While those who practice line breeding do so to obtain certain traits in the litter, they should be aware they are rolling the genetic dice. Just as breeding litter mates to each other can result in puppies with the features they want, such as color or conformation, they are just as likely to end up with puppies having features they don't want. These include genetic deformities and predisposition to some diseases.
Even if the litter mates both look like happy, perfectly healthy dogs, that doesn't mean they don't carry genes that can cause serious defects in their offspring. The odds of such defects appearing in the litter increase exponentially compared to dogs that are out-crossed, or bred to a completely unrelated animal. Some of the health and temperament issues common in purebred dogs are related to inbreeding and line breeding for a "look" that causes unexpected side effects. This includes a compromised immune system, a higher prevalence of autoimmune diseases, lesser intelligence, and more aggressiveness.

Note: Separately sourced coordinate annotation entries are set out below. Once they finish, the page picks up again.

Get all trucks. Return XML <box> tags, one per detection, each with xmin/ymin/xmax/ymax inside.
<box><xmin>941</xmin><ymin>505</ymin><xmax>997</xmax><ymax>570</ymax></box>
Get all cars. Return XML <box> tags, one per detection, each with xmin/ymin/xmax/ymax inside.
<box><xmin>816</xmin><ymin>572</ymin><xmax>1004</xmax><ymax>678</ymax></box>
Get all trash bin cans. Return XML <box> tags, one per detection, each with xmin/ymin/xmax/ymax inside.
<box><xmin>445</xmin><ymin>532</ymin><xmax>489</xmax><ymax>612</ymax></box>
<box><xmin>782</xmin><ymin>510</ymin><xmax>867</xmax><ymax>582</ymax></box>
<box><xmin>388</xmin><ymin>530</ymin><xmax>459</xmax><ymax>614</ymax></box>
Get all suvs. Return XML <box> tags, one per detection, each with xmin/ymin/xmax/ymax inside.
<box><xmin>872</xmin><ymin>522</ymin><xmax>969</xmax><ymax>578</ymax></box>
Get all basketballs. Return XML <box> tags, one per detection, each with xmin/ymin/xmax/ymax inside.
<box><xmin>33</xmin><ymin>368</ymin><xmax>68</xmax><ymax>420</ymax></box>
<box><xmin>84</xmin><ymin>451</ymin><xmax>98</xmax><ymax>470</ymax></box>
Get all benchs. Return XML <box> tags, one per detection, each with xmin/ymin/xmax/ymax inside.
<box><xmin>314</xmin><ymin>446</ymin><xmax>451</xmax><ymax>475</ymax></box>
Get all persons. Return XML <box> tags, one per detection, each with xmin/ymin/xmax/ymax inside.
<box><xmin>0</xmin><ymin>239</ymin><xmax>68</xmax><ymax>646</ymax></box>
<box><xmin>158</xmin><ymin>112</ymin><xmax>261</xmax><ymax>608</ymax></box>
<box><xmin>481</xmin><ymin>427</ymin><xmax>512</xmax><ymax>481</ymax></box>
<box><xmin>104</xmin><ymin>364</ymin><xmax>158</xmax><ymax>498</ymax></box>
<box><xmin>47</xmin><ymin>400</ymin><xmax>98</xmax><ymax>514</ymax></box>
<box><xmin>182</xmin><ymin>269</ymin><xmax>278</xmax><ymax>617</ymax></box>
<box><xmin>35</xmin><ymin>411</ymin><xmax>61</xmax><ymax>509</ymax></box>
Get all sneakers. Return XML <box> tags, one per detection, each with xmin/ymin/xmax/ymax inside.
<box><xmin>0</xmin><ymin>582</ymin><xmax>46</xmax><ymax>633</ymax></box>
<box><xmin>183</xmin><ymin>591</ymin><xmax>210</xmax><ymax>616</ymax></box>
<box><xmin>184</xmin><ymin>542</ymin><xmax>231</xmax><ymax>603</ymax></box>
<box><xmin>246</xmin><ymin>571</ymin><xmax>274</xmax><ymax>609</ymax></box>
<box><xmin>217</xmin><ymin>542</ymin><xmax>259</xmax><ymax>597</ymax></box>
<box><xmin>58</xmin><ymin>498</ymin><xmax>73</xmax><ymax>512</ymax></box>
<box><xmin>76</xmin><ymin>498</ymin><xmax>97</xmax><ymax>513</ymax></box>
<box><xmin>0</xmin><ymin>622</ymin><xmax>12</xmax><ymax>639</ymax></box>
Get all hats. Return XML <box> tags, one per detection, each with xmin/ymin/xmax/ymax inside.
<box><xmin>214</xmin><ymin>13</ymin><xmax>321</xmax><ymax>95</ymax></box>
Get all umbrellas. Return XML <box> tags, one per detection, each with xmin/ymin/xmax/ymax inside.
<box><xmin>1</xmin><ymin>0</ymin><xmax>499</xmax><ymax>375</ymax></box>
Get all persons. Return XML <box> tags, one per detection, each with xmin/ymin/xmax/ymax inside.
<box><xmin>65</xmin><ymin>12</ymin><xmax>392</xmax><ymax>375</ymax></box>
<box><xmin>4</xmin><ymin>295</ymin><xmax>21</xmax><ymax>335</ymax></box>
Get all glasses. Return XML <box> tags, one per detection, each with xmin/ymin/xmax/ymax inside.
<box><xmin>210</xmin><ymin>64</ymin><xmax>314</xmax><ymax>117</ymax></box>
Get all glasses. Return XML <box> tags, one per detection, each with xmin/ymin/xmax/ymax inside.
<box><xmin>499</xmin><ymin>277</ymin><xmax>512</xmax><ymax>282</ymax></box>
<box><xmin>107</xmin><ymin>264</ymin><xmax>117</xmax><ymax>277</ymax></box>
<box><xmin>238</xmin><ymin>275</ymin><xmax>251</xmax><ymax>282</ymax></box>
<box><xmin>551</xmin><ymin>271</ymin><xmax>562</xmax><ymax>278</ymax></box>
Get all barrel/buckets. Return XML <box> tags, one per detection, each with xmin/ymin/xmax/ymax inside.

A mother dog who is also the sister of her puppies' father has no idea about genetics. Her instincts will tell her whether any of her puppies are too weak or sickly to survive. Maternal rejection of puppies occurs for various reasons, but in many cases, the mother knows best when it comes to the odds of offspring survival. The breeder may have to make the decision whether to euthanize a sickly, inbred pup or commit to the arduous process of trying to save a puppy who is unlikely to ever prove healthy.
If you have puppies, you don't have to worry about them accidentally mating until they reach adolescence. Female puppies generally experience their first heat cycle at about the age of six months, while males reach sexual maturity by the age of nine months, according to the American Kennel Club. Giant breeds mature sexually later than small breeds. If you have a brother and sister pair in your home at that time, it's wise to have them neutered and spayed.
Even if you plan to breed one of your dogs in the future because it is an exceptional specimen, have the other one neutered to avoid an accidental mating. Otherwise, you and other family members must take special care to keep them separated when the female is in heat and able to breed. It just takes one mistake on someone's part for the two dogs to get together and possibly produce not only an accidental litter but a genetically problematic one.